Endurance swimmers are impressive extreme athletes. Swimming long distances is brutal. And bad bad things happen to you in the ocean. Especially when you're 61 and have asthma. Not that that bothers Diana Nyad, who's attempting to make it 103 miles from Cuba to Florida without a shark cage. It's a feat that has never been accomplished and would break Nyad's own record 102.5 mile cage-free swim from the Bahamas to Florida in 1979.
Nyad hopped in Havana's Marina Hemingway at 7:45 p.m. on Sunday and started swimming.
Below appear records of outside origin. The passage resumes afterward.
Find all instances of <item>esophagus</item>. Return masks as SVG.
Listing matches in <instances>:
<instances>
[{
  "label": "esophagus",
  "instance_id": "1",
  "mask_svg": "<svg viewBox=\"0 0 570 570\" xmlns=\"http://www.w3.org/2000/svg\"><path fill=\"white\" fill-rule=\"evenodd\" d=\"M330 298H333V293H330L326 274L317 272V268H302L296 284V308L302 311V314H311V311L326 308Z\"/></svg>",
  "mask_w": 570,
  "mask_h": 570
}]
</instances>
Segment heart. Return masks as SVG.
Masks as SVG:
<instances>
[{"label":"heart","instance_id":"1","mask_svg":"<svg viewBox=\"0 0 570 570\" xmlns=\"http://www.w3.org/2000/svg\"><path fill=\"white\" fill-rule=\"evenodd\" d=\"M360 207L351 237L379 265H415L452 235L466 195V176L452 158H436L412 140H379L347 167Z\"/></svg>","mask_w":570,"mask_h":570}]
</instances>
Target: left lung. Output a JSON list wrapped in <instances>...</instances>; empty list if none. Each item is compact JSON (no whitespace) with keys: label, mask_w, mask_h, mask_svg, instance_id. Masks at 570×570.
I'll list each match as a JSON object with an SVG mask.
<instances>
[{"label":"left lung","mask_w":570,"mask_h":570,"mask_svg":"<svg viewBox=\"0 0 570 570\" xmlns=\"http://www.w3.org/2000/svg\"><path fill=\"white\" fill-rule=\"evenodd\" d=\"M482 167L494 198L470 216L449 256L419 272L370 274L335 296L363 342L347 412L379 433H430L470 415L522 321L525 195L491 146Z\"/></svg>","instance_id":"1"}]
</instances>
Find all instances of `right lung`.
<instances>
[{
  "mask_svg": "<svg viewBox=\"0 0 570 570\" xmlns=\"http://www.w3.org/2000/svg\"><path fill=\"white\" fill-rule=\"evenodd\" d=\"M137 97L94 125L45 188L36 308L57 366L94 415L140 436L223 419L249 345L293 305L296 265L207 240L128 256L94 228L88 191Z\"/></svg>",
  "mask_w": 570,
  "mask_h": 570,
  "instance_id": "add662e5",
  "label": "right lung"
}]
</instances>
She plans to take about 60 hours to reach Florida, with brief stops every hour to eat. Ocean kayakers towing devices to repel sharks will accompany her. Nyad tried the same swim in 1978 but failed to finish after going 99.7 miles in 42 hours. She says she's in even better shape this time and trained 12 hours a day for two years to prepare herself. This is clearly not a woman for half measures. Case in point: Nyad's biography says she got kicked out of Emory University for jumping out a fourth-floor dormitory window wearing a parachute.
You can track Nyad's progress here on a real-time CNN map.
Marathon Swimmer Diana Nyad Chases Her Extreme Dream [Jezebel]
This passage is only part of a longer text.